Yoksul balıkçı attığı son ağı toplarken alışılmadık bir ağırlık hissetti. Baktı, ağın içinde bir kafatası vardı.
Kafatasını aldı, kayığın kıç tarafına koydu. Ağır ağır kürek çekerek köyüne dönerken kafatasına bakıyor, hayat, ölüm ve kendi hayatı üzerine düşünüyordu.
Böyle düşüncelere dalmışken, kendi kendine yüksek sesle konuştu: "Ey kafatası, kimbilir kimdin ve neden bu halde denizin dibine kadar indin?"

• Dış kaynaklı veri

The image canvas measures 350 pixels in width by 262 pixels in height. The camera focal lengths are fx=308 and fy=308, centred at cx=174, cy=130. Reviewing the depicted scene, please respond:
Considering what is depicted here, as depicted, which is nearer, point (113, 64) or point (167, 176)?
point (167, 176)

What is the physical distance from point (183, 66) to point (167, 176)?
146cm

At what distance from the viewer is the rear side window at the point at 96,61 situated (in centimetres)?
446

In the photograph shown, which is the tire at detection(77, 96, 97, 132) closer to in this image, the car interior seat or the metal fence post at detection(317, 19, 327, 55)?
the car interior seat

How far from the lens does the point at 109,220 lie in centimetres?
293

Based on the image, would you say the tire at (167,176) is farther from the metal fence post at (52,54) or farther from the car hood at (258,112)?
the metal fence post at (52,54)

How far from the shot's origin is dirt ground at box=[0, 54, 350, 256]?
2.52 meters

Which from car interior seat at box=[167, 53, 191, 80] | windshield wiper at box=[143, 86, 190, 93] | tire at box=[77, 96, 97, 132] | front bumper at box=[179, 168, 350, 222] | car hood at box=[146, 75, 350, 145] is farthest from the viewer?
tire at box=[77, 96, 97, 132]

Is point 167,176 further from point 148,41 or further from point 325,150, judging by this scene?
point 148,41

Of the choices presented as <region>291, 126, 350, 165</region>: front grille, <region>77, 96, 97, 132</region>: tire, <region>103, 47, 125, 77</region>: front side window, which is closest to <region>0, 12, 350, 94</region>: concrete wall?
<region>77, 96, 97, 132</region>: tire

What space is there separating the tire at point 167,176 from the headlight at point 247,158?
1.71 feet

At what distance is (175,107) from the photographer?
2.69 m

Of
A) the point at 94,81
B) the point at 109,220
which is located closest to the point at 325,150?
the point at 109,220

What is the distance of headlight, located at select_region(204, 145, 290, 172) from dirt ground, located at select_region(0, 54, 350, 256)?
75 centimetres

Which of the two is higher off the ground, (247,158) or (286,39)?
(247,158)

Birden kafatası cevap verdi: "Konuşmaktan..."
Yoksul balıkçı kulaklarına inanamadı. Aynı soruyu bir kez daha sordu. Aynı cevabı alınca inandı. Kafatası konuşuyordu. Bu kez başka sorular sordu. Ama kafatasından bir cevap gelmedi.
Sahile iner inmez ilk soruyu biraz değiştirerek sordu: "Ey kafatası nasıl bu hale düştün?"
Kafatası aynı kelimeyle cevap verdi: "Konuşmaktan..."
Yoksul balıkçı kayığını sahile çekti. Kafatasını bir köşeye koydu ve ne yapacağını düşünmeye başladı.
Evine gitti geldi. Biraz dolaştı, yine kafatasının yanına döndü.
O gece balıkçının gözünü uyku tutmadı. Yatağında bir o yana bir yana dönüp duruyorken, sabaha doğru aklına bir fikir geldi. Hükümdarın meraklı bir insan olduğunu, kendisine ilginç şeyler getirenleri cömertçe ödüllendirdiğini duymuştu.
Sabah kafatasını sandala iyice gizledikten sonra hükümdarın sarayının yolunu tuttu. Derdini anlatması biraz zamanını aldı. Hükümdarın adamları yoksul balıkçıya pek inanmamışlardı. Konuşan bir kafatası olabileceğini düşünemiyorlardı. Ama hükümdardan korktukları için yine de kendisine durumu ilettiler.
Hükümdar konuyla çok ilgilendi, yoksul balıkçıyı çağırttı. Söylediği kafatasının nerede olduğunu sordu, sonra adamlarına işaret etti, hep birlikte balıkçının sandalının çekili olduğu sahile gidildi.
Balıkçı kafatasını çıkardı yere koydu. Hükümdar sordu: "Sen kimsin?"
Kafatasından cevap gelmedi. Hükümdar sorular sormaya devam etti ve kafatası susuyordu. Balıkçı sorması gereken soruyu söylemek için araya girmeye çalıştı ama hükümdar onunla hiç ilgilenmiyordu.
Kendisiyle alay edildiğini düşünen hükümdar kılıcını çekti ve bir darbede balıkçının kafasını kesti.
Öfkeli hükümdar ve adamları uzaklaşırken kuru kafa yanına düşmüş olan taze kesilmiş kafaya sordu: "Neden buradasın?"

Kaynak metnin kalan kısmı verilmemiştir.